# Starting a relationship with a long time best friend of the opposite sex.



## IndecisiveLady (Aug 22, 2011)

HI,
I'm new here and I'm looking for some advice.
I dated a guy for 3 years and while I dated him I met one of his best friends. His best friend and I had lots in common & became best friends as well. We got along so well there was always some sexual tension. When I broke up with my boyfriend of 3 years I was scared to even try and start something with this guy. I didn't feel it was right to my ex. Years have gone by and every time it seems I wonder more about him he's in a relationship and when he seems to wonder about me Im in a relationship. 
We still talk all the time and he calls me pet names and we say I love you at the end of conversations. 

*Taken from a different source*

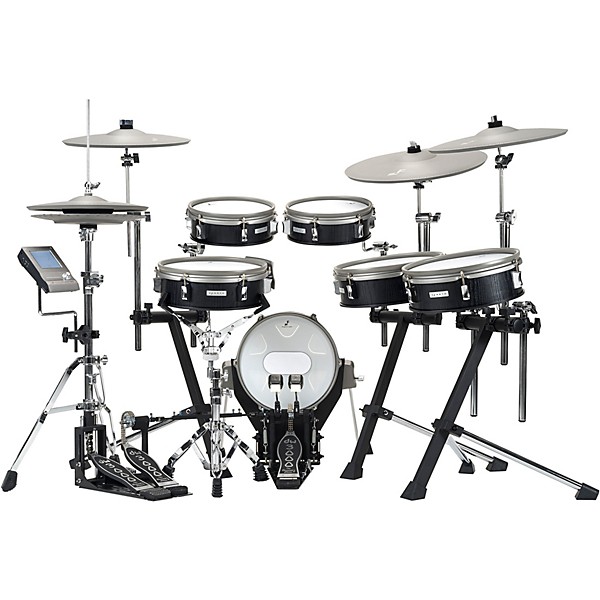 3X Acoustic Designed Electronic Drum Set Black Oak Wrap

Currently we live 3 hours away & i'm now getting out of a long term 4 year relationship with another man. 
When I told him my current relationship was over he wanted to immediately come and visit me. 

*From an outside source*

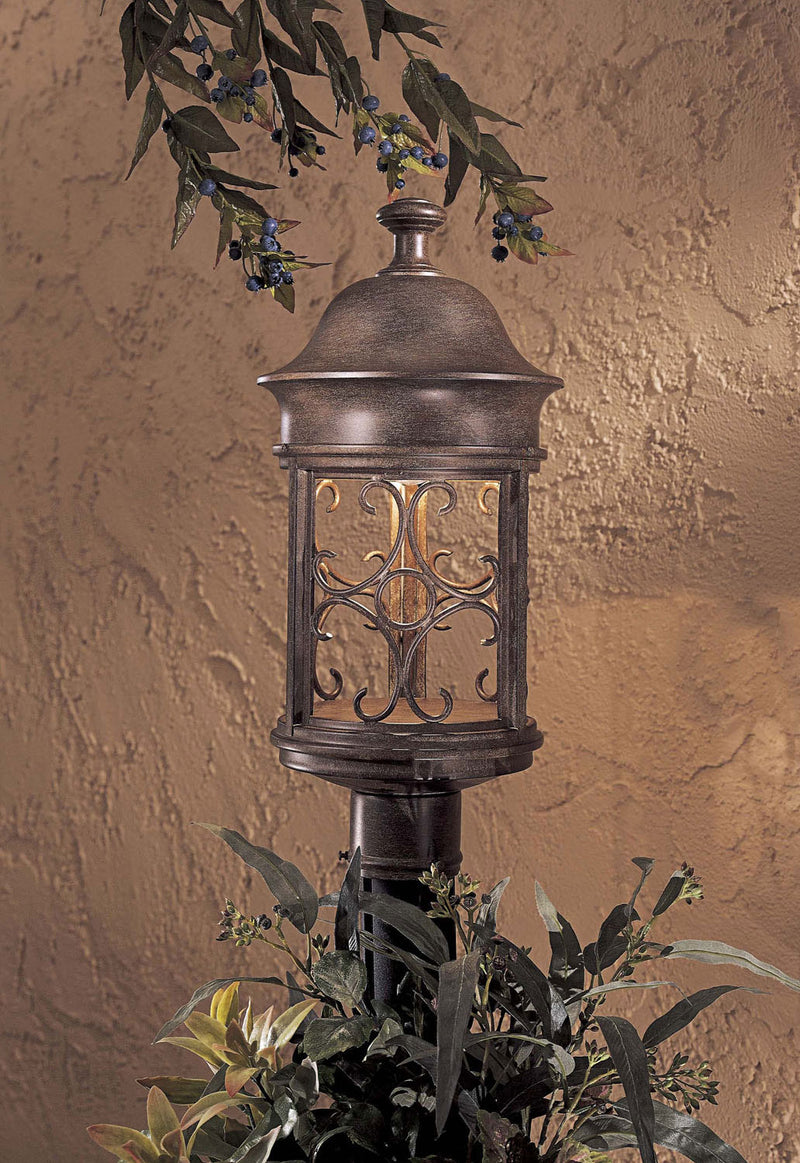 Minka-Lavery 8286-A61 One Light Post Mount, Vintage Rust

I'm so unsure if I should consider seeing him. Because we get along SOOO well and we are best friends. We can just sit and laugh and watch commercials and have a blast. IS this what it's supposed to be like? Will this ruin our friendship if it doesn't work out?
I'm also worried because he doesn't have a great deal of ambition and a sense of responsibility in life. Those 2 things tend to turn me off. Am I being fussy? Shouldn't I marry my best friend over someone who is ambitious & responsible but I don't necessarily get along with that well?

I'm very confused!!

Thanks SOO much for all of your insight!


----------



## sprinter (Jul 25, 2011)

It sounds like you're very attracted to him but it also sounds like he's not the kind of man you want to marry. I think your last sentence is disingenuous. You may meet someone else who is your "best friend" and is responsible. It's not a given you have to have one or the other. You have to decide what you really want. My advice is to not compromise your principles in order to go out with your best friend. There are many threads on here about dead-beat husbands who's wives are frustrated. Imagine finding yourself with a child and this man still delivering pizza at 50! Now many would say if you love someone it won't matter but it doesn't sound like you're there. Think about this one.


----------



## IndecisiveLady (Aug 22, 2011)

Thanks for your reply. I appreciate your insight. I'm glad you feel i'm not being overly fussy or picky.
I would like to add that he is a General Manager of a Pub/Restaurant chain. He's not just a pizza delivery man.. but to me it's not enough ambition. He's still on shift work, working late nights. I work in the professional industry 9-5 job downtown. I'd love to be with someone with the same shifts as me so that we have time for each other.
Now is that being picky?
Thanks again.


----------



## that_girl (Jul 6, 2011)

You sound like my friend with our friend T. He was my ex....and 12 years later, after they kept up a good friendship, they got married 

They have a baby now and are very happy! I didn't care that they hooked up TWELVE years later. lollll That would be silly.


----------



## sprinter (Jul 25, 2011)

What does he say about his job? Is he happy with managing a restaurant? I would say don't ascribe your definition of success to him. You're a professional woman but keep in mind someone can be completely happy doing something else. I have a friend who was in a highly skilled job making a great deal of money and traveling. He wasn't happy, however. Today he has a landscaping business. He says he's happy because he spends more time with his kids and he is making a living. If this guy complains about his job, talks about doing other things but never does then that is one thing. However, if he loves what he does then understand that to him he's successful.


----------